Observability breadcrumbs capture preceding actions.

Examples:

addBreadcrumb({
  category: "navigation",
  message: "Opened case detail",
  data: { route: "/cases/:caseId" },
});

addBreadcrumb({
  category: "ui.action",
  message: "Clicked approve",
  data: { caseId },
});

Breadcrumbs help answer “what happened before crash?”

But never include sensitive form fields or document contents.

16. Metrics

Metrics are numerical signals.

Frontend metrics:

JS error rate,
crash-free sessions,
unhandled rejection count,
route transition p75/p95,
API latency by endpoint,
API error rate by status,
Web Vitals,
chunk load failures,
realtime reconnect count,
memory growth,
form submission success/failure,
conflict rate,
forbidden rate,
retry rate.

Metric needs dimensions:

route,
release,
browser,
device,
country/region if allowed,
network type if available,
user role/segment if privacy policy allows.

Avoid high-cardinality dimensions like raw case ID.

17. Web Vitals Instrumentation

Track:

LCP,
INP,
CLS,
FCP/TTFB if useful.

Attach:

route,
release,
page type,
device class,
navigation type,
user segment if allowed.

Example conceptual:

onLCP((metric) => {
  reportMetric("web_vital_lcp", {
    value: metric.value,
    rating: metric.rating,
    route: getRoutePattern(),
    release: config.releaseId,
  });
});

Field Web Vitals reveal real user pain.
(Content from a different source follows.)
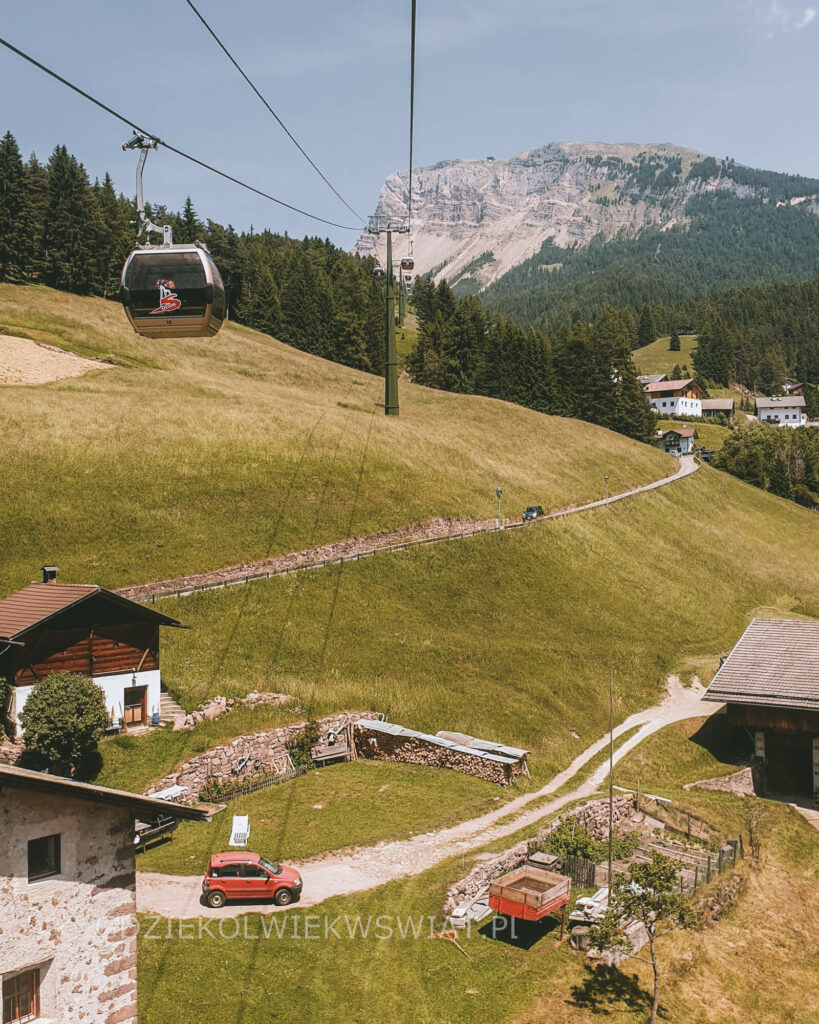 Seceda Dolomity kolejka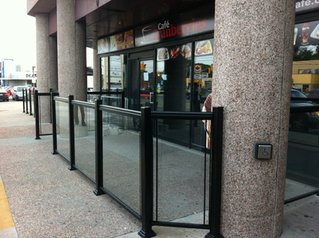 GR9 - Restaurant patio glass railing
Lab-only performance can miss production issues.

18. Tracing

Tracing links work across frontend and backend.

Example trace:

User clicks Approve
  frontend span: approve_button_click
  frontend span: POST /cases/:id/approve
  backend span: approveCase handler
  db span: update case
  backend span: audit event insert
  frontend span: invalidate case detail

Benefits:

see end-to-end latency,
correlate frontend action with backend service,
debug slow command,
identify API bottleneck,
attach trace id to support ticket.

OpenTelemetry provides vendor-neutral APIs/SDKs for traces, metrics, and logs.

19. Frontend Span Design

Spans:

navigation,
route loader,
API request,
form submit,
mutation,
realtime reconnect,
heavy computation,
file upload,
chunk load.

Example conceptual:

const span = tracer.startSpan("case.approve");

try {
  span.setAttribute("case.id", caseId);
  span.setAttribute("route", "/cases/:caseId");

  await approveCase(input);

  span.setStatus({ code: SpanStatusCode.OK });
} catch (error) {
  span.recordException(error);
  span.setStatus({ code: SpanStatusCode.ERROR });
  throw error;
} finally {
  span.end();
}

Be careful with sensitive attributes. Do not attach approval reason.

20. API Observability

For each API request, capture:

method,
endpoint pattern,
status,
duration,
retry count,
aborted/timeout,
trace id,
release,
route,
error type.

Endpoint pattern:

GET /cases/:caseId

not raw:

GET /cases/CASE-2026-001

if IDs are sensitive/high-cardinality.

21. Domain Reliability Metrics

For workflow-heavy UI, track domain-oriented signals.

Examples:

approval submit success rate,
approval validation error rate,
conflict rate,
forbidden action attempt rate,
average approval command latency,
percentage of cases with stale update banner,
realtime disconnect duration,
file upload failure rate,
report generation timeout rate.

These metrics connect frontend reliability to business outcomes.

22. Release Health

Every event should include release id.

Release health tracks:

crash-free sessions,
error rate by release,
Web Vitals by release,
chunk failures by release,
API failure correlation,
feature flag state,
adoption percentage,
rollback trigger threshold.

If new release spikes errors, rollback or disable flag quickly.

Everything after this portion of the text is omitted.